Yang Harus Dikerjakan:
(1) Jawab pertanyaan berikut berdasarkan teks tentang sunnah:
(a) Ada berapa makna sunnah secara mutlak?
(b) Dari definisi yang akan dibahas, pembahasan lebih cenderung pada definisi yang mana?
(c) Apa saja sebab terkikisnya sunnah seiring berjalannya zaman?
(2) Lanjutkan teks tentang sunnah, mulai setelah kalimat terakhirnya.

Kutipan:
Bismillāh. Segala puji bagi Allah Ta’ālā yang atas pertolongan-Nyalah segala kebaikan tercapai dengan sempurna. Shalawat dan salam semoga selalu meliputi hamba sekaligus Nabi-Nya, beserta keluarganya, para sahabatnya, dan para pengikutnya. Wahai saudariku tercinta tahukah dirimu..

 

Apa itu Sunnah?

Sunnah secara mutlak ada empat, yaitu:

  1. Sunnah yang berarti jalan hidup dan metode Rasulullah shallāllāhu ‘alayhi wa sallam dalam beragama.
  2. Sunnah yang berarti mustahab (dalam pembahasan fiqih -berupa hukum-) yang artinya jika ditinggalkan tidak berdosa, jika dikerjakan mendapat pahala.
  3. Sunnah yang berarti Al-Hadist, yaitu salah satu dari dua hal yang jika dipegang tidak tersesat umat muslim.
  4. Sunnah yang berarti lawan dari bid’ah.

Ketika suatu bahasan membawa istilah sunnah dalam topiknya, misalnya perkataan bahwa shalat itu sunnah, ini bukan makna sunnah yang ke-2 (mustahab), tapi makna yang ke-1 yaitu jalan hidup atau metode (beribadah)-nya Rasulullah shallāllāhu ‘alayhi wa sallam. Sunnah makna pertama bisa saja bermakna fardhu pada pembahasan fiqih. Dalam hal ini sunnah yang akan kita bahas adalah sunnah dengan definisi pertama dan kedua. Tapi lebih cenderung pada yang kedua. Semoga kita diberi kemudahan oleh Allah untuk memahami pemaknaannya.

 

Sunnah yaitu akidah (keyakinan yang prinsip) yang berasal dari Rasulullah shallāllāhu ‘alayhi wa sallam dan para shahabat (terutama konteksnya dalam hal agama dan ibadah). Seiring berjalannya zaman, sunnah-sunnah yang telah ditanamkan Nabi shallāllāhu ‘alayhi wa sallam pada umat Islam semakin terkikis, di antara sebabnya adalah syubhat (keragu-raguan dan ketidakjelasan) atau bid’ah yang menggamangkan keabsahan sunnah dan memutarbalikkan syariat. Sebab lainnya yaitu syahwat dan keinginan kuat pada hal duniawi yang menarik mundur semua bentuk ketaatan yang dinilai berlawanan dengan syahwat tersebut.

Kumpulan Data:
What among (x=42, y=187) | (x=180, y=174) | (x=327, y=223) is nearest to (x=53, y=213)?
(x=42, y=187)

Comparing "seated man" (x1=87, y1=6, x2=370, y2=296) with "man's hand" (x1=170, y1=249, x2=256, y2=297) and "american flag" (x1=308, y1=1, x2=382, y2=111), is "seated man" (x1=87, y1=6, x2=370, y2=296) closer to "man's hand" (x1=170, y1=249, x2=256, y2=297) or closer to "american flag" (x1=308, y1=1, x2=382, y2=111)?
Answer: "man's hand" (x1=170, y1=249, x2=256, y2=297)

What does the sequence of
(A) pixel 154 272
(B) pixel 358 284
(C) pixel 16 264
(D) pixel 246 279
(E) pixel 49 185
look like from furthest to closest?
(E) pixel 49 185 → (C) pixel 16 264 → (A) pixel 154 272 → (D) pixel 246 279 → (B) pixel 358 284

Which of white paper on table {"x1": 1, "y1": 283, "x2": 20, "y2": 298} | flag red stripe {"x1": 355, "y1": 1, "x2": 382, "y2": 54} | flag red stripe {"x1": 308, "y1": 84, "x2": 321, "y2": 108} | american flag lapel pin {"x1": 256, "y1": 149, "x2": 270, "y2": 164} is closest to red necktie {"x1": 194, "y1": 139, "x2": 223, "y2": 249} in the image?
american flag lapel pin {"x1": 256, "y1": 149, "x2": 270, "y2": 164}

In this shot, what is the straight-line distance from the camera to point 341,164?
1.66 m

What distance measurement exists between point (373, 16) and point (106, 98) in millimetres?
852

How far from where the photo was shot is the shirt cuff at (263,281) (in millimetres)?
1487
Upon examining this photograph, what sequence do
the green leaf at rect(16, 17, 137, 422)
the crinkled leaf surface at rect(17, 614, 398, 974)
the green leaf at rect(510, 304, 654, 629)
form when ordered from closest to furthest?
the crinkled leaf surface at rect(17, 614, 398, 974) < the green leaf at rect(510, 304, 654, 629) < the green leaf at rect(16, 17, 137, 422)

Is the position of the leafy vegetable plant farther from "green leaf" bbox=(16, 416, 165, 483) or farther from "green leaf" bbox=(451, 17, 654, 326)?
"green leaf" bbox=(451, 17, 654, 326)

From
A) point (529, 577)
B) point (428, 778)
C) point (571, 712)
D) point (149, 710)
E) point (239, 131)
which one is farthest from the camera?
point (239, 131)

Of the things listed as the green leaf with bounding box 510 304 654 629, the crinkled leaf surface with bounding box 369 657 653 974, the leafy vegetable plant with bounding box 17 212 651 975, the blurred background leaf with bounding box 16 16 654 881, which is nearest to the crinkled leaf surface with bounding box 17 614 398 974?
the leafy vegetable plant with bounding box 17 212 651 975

Jawaban Tugas:
(1)
(a) Empat.
(b) Definisi kedua, yaitu sunnah yang berarti mustahab.
(c) Syubhat atau bid'ah yang menggamangkan keabsahan sunnah dan memutarbalikkan syariat, serta syahwat dan keinginan kuat pada hal duniawi.

(2)
Padahal telah jelas keutamaan menjalankan sunnah Nabi shallāllāhu ‘alayhi wa sallam bagi yang telah mencari ilmu tentangnya dan mengambil pelajaran darinya. Barangsiapa menghidupkan suatu sunnah yang baik niscaya baginya pahala dan pahala orang-orang yang mengamalkannya adalah sampai pada hari kiamat nanti. Lalu di antara tanda kebaikan seseorang adalah jika dia mau melakukan ketaatan, tindakan-tindakan yang sesuai sunnah, suka bergaul dengan orang shalih, dan berakhlaq baik terhadap kawannya.

Akan tetapi, orang yang menjalankan sunnah Islam bisa jadi dianggap asing/aneh oleh masyarakat yang belum mengenal Islam dengan baik, hal ini sebagaimana tergambarkan dalam sebuah perkataan, “Lebih asing lagi ialah orang yang setia mengamalkan sunnah sejak ia tahu sampai meninggal dunia, bahkan ia menegakkannya di tengah-tengah orang yang tidak mau menegakkanya”.

Kita telah memahami makna sunnah, keutamaan-keutamaannya, dan sifat pelakunya yang pada umumnya dalam keterasingan dalam mengamalkannya. Selanjutnya, mari kita lihat sunnah-sunnah Rasul kita yang telah dikabarkan paling berpotensi dilalaikan dan memang di antaranya telah dilalaikan. Semoga kita semua diberi pertolongan oleh Allah Ta’ālā untuk bisa senantiasa mengikutinya.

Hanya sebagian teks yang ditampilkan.